Thanks
We play with the values a bit and see what happens.
Br,
Tuomas
From: Quentin Hartman [mailto:qhartman@xxxxxxxxxxxxxxxxxxx]
Sent: 7. elokuuta 2015 20:32
To: Tuomas Juntunen
Cc: ceph-users
Subject: Re: Flapping OSD's when scrubbing_______________________________________________
That kind of behavior is usually caused by the OSDs getting busy enough that they aren't answering heartbeats in a timely fashion. It can also happen if you have any netowrk flakiness and heartbeats are getting lost because of that.
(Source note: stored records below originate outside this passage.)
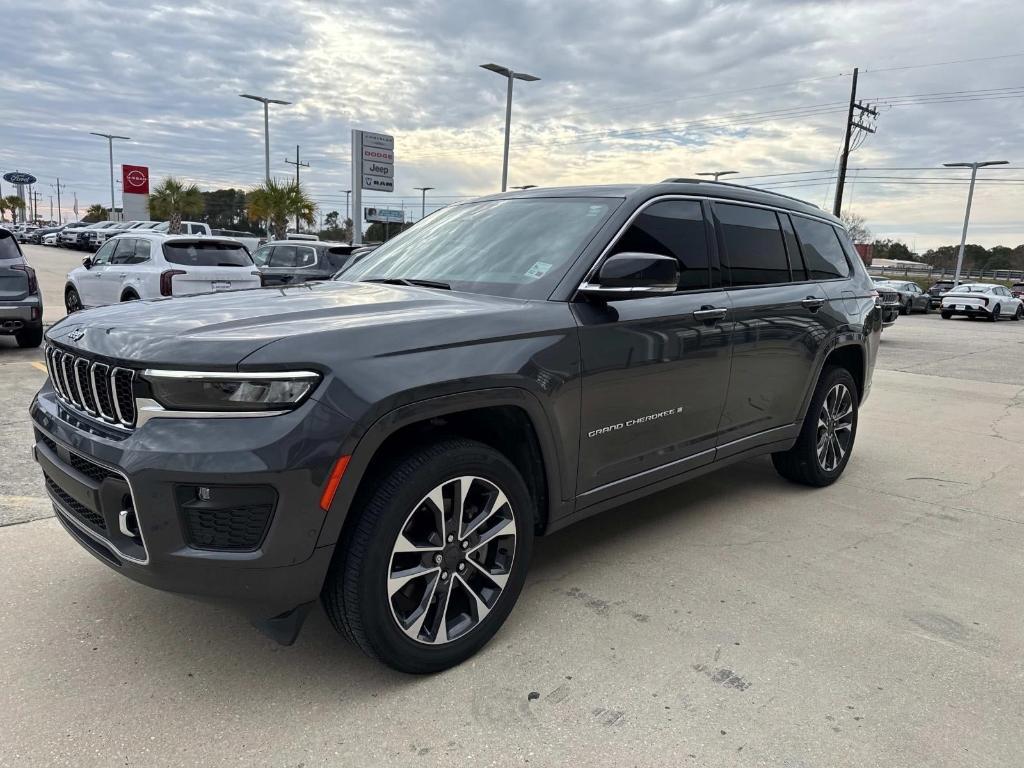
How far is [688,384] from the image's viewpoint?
359cm

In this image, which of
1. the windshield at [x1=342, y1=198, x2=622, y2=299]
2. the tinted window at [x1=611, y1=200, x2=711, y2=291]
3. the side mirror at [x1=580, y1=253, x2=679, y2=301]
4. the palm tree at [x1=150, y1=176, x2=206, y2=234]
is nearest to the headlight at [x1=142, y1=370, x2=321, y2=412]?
the windshield at [x1=342, y1=198, x2=622, y2=299]

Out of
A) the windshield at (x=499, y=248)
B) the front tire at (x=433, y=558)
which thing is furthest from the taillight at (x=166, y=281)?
the front tire at (x=433, y=558)

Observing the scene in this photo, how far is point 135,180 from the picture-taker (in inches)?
2018

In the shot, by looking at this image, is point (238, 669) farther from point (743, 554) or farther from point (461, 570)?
point (743, 554)

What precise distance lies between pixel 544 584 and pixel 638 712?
99 centimetres

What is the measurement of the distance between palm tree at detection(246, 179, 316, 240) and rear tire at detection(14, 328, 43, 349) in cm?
3090

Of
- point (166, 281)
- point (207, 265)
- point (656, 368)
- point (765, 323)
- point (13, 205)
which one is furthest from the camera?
point (13, 205)

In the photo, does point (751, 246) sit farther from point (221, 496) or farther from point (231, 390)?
point (221, 496)

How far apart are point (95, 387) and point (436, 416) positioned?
1.13 metres

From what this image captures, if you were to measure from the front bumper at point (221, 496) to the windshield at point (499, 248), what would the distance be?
1.26 meters

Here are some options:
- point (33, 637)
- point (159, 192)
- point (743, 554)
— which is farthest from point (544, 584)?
point (159, 192)

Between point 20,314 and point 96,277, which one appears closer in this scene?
point 20,314

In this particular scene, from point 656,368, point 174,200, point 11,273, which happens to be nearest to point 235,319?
point 656,368

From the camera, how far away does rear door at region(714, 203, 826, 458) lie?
3.98 metres
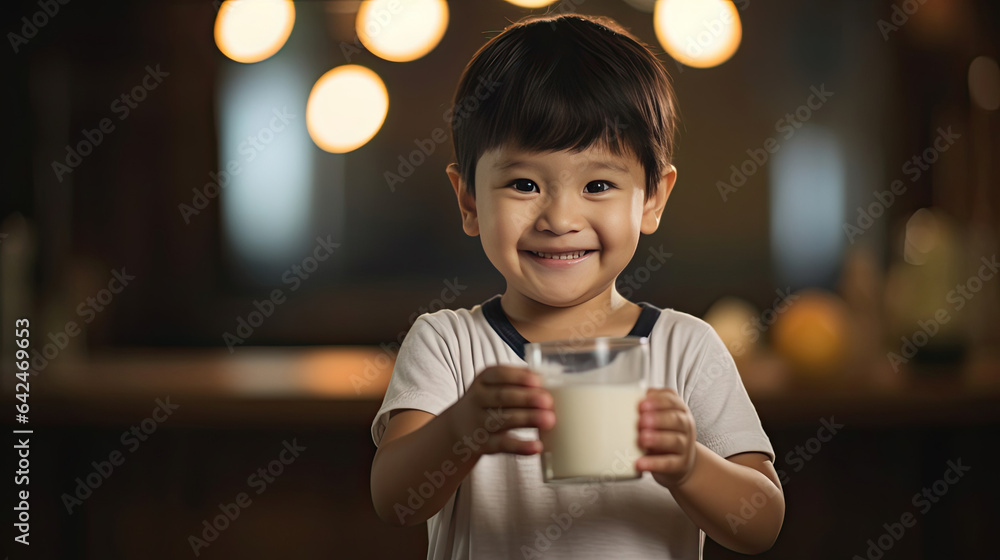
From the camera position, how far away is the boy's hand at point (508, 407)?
2.69 ft

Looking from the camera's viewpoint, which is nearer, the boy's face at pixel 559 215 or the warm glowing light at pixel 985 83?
the boy's face at pixel 559 215

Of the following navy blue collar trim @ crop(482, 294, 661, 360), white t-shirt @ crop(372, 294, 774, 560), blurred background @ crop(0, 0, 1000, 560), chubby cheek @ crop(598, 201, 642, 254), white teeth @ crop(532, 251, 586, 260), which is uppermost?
blurred background @ crop(0, 0, 1000, 560)

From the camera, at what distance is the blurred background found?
106 inches

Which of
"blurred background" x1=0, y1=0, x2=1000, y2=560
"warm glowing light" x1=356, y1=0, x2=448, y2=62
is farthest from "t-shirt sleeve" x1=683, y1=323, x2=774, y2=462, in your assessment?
"warm glowing light" x1=356, y1=0, x2=448, y2=62

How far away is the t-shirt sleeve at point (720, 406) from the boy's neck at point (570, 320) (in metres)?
0.10

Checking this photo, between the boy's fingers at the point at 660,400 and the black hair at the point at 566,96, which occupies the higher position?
the black hair at the point at 566,96

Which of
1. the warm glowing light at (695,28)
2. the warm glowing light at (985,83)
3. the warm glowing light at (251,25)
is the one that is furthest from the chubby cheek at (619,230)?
the warm glowing light at (985,83)

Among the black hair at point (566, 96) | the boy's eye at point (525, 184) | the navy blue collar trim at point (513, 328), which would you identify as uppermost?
the black hair at point (566, 96)

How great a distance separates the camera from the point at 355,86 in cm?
350

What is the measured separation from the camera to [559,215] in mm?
982

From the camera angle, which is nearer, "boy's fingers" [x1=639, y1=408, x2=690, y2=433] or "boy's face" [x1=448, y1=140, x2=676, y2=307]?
"boy's fingers" [x1=639, y1=408, x2=690, y2=433]

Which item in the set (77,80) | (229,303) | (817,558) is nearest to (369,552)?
(817,558)

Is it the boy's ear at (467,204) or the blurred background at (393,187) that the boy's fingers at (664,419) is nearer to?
the boy's ear at (467,204)

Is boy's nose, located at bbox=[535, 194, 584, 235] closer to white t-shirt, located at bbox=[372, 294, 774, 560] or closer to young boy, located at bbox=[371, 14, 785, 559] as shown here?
young boy, located at bbox=[371, 14, 785, 559]
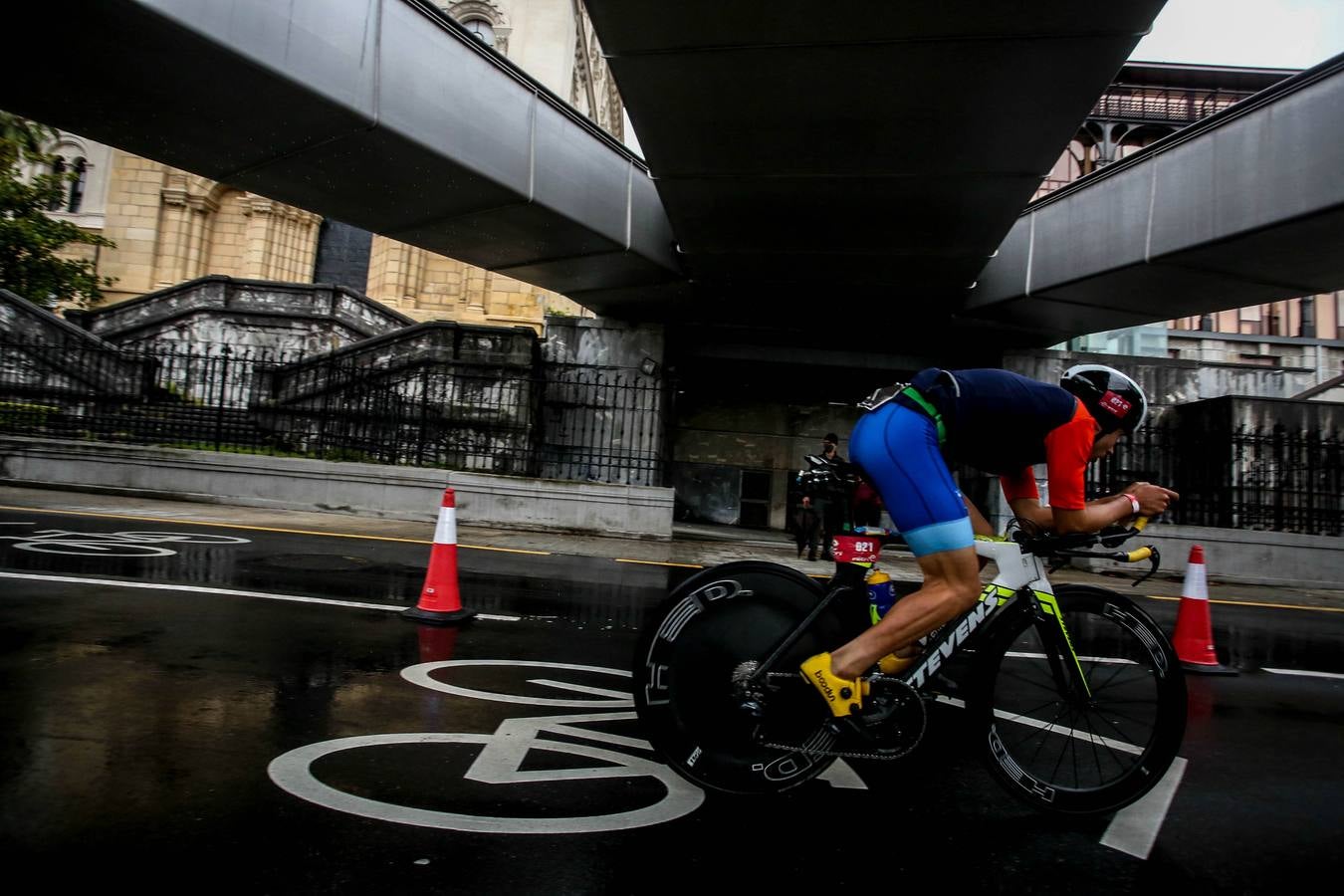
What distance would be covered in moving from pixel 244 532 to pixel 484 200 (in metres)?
5.39

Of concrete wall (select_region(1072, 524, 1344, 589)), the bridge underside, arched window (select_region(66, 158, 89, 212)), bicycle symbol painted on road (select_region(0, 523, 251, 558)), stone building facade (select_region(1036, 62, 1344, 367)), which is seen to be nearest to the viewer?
the bridge underside

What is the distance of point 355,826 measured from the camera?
2416mm

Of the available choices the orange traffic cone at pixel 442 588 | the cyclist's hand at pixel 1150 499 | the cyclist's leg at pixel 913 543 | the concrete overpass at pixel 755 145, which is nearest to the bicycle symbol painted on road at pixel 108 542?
the orange traffic cone at pixel 442 588

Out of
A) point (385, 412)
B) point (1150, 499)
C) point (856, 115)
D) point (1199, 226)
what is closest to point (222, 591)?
point (1150, 499)

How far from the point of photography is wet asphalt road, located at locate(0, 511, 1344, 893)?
2256mm

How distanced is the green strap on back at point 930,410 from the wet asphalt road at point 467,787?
1.40 metres

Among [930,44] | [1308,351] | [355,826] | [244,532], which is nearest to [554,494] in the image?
[244,532]

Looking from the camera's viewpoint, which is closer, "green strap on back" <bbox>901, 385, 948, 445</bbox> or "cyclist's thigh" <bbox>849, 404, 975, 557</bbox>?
"cyclist's thigh" <bbox>849, 404, 975, 557</bbox>

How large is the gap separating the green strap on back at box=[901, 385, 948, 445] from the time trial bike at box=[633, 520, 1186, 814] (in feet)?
1.54

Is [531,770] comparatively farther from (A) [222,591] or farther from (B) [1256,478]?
(B) [1256,478]

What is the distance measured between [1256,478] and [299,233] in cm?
3646

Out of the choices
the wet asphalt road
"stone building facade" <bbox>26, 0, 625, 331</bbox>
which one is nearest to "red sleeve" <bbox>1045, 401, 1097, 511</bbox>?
the wet asphalt road

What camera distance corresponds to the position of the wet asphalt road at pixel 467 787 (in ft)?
7.40

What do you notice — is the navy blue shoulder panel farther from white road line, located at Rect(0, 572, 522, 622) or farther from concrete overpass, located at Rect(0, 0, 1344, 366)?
concrete overpass, located at Rect(0, 0, 1344, 366)
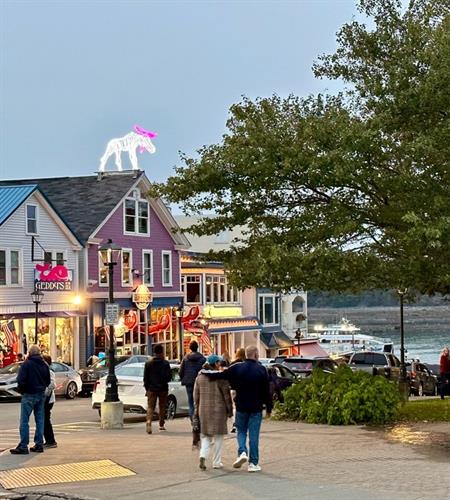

I think (I'm not positive though) that increasing your heartbeat interval may help. Also, looking at the number of threads you have for your OSDs, that seems potentially problematic. If you've got 24 OSDs per machine and each one is running 12 threads, that's 288 threads on 12 cores for just the requests. Plus the disk threads, plus the filestore op threads... That level of thread contention seems like it might be contributing to missing the heartbeats. But again, that's conjecture. I've not worked with a setup as dense as yours.
QH
On Fri, Aug 7, 2015 at 11:21 AM, Tuomas Juntunen <tuomas.juntunen@xxxxxxxxxxxxxxx> wrote:
Hi
We are experiencing an annoying problem where scrubs make OSD’s flap down and cause Ceph cluster to be unusable for couple of minutes.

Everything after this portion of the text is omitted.